Tag Archive for: blindspot

Report: Active Directory Certificate Services a big security blindspot on enterprise networks


As the core of Windows enterprise networks, Active Directory, the service that handles user and computer authentication and authorization, has been well studied and probed by security researchers for decades. Its public key infrastructure (PKI) component, however, has not received the same level of scrutiny and, according to a team of researchers, deployments are rife with serious configuration mistakes that can lead to account and domain-level privilege escalation and compromise.

“AD CS [Active Directory Certificate Services] is Microsoft’s PKI implementation that provides everything from encrypting file systems, to digital signatures, to user authentication (a large focus of our research), and more,” researchers Will Schroeder and Lee Christensen from security firm SpecterOps said in a new report. “While AD CS is not installed by default for Active Directory environments, from our experience in enterprise environments it is widely deployed, and the security ramifications of misconfigured certificate service instances are enormous.”

How AD CS works

AD CS is used to set up a private enterprise certificate authority (CA), which is then used to issue certificates that tie a user or machine identity or account to a public-private key pair, allowing that key pair to be used for different operations, such as file encryption, signing files or documents and authentication. AD CS administrators define certificate templates that serve as blueprints to how certificates are issued, to whom, for what operations, for how long and what cryptographic settings they have.

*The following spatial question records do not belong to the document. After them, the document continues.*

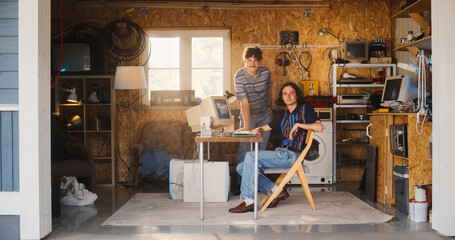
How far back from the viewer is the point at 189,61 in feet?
23.0

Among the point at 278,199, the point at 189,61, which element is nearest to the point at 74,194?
the point at 278,199

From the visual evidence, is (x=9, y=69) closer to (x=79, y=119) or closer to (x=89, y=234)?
(x=89, y=234)

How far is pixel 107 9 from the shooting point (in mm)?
6965

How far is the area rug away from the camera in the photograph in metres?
3.94

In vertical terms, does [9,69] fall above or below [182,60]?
below

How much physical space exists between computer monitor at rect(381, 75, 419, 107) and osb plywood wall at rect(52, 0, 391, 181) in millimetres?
1508

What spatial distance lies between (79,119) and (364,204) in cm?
407

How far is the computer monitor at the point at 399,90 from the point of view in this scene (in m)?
4.95

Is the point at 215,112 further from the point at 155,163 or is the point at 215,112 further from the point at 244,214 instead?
the point at 155,163

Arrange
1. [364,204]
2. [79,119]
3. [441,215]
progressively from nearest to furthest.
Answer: [441,215] → [364,204] → [79,119]

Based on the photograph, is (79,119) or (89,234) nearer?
(89,234)

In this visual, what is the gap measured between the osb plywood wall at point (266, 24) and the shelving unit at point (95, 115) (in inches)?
10.1

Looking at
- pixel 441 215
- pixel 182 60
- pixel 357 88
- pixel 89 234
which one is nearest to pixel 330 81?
pixel 357 88

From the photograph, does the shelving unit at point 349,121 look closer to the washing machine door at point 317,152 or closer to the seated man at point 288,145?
the washing machine door at point 317,152
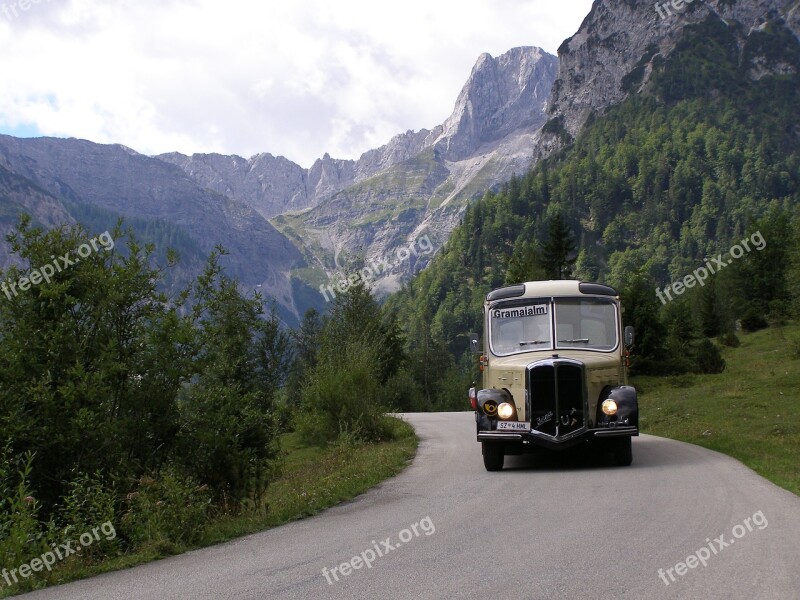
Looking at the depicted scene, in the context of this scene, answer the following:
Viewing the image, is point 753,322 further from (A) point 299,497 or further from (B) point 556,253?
(A) point 299,497

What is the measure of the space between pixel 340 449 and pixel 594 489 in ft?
36.9

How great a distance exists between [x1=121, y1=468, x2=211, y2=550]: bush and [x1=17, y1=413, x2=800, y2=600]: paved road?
530 mm

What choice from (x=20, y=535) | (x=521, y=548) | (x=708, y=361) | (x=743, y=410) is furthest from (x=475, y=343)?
(x=708, y=361)

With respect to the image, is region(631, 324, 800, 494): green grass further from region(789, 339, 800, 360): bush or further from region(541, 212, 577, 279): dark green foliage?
region(541, 212, 577, 279): dark green foliage

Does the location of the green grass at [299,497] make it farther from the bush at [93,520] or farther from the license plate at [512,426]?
the license plate at [512,426]

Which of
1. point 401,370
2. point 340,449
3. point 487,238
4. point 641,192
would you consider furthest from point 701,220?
point 340,449

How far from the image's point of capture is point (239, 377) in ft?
64.2

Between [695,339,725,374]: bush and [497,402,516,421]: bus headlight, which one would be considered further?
[695,339,725,374]: bush

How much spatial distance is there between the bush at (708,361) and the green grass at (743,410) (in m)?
0.89

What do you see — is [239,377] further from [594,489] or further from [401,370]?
[401,370]

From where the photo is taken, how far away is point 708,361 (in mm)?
43312

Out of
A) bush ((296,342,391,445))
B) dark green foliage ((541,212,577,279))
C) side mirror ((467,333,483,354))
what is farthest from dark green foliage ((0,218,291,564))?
dark green foliage ((541,212,577,279))

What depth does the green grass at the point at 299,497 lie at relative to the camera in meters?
7.84

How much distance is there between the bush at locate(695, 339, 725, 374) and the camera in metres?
43.2
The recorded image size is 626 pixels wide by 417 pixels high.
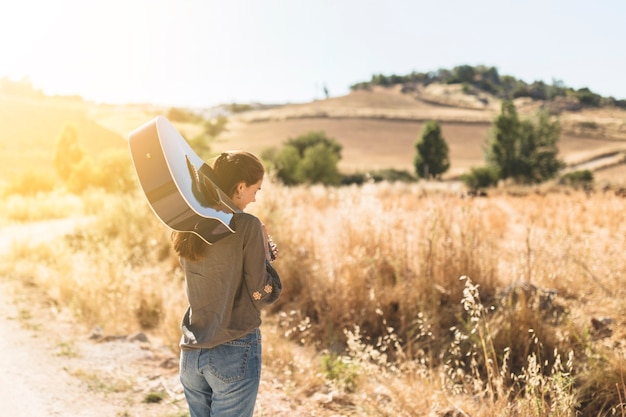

In other words, like in HTTPS, a certificate that is signed by the CA is proof that the AD infrastructure will trust a particular public-private key pair. So, to obtain a certificate from AD CS, an authenticated user or computer, generate a key pair and send the public key along with various desired settings to the CA as part of a certificate signing request (CSR). The CSR will indicate the user identity in the form of a domain account in the subject field, the template to be used to generate the certificate, and the type of actions for which the certificate is desired, which is defined in a field…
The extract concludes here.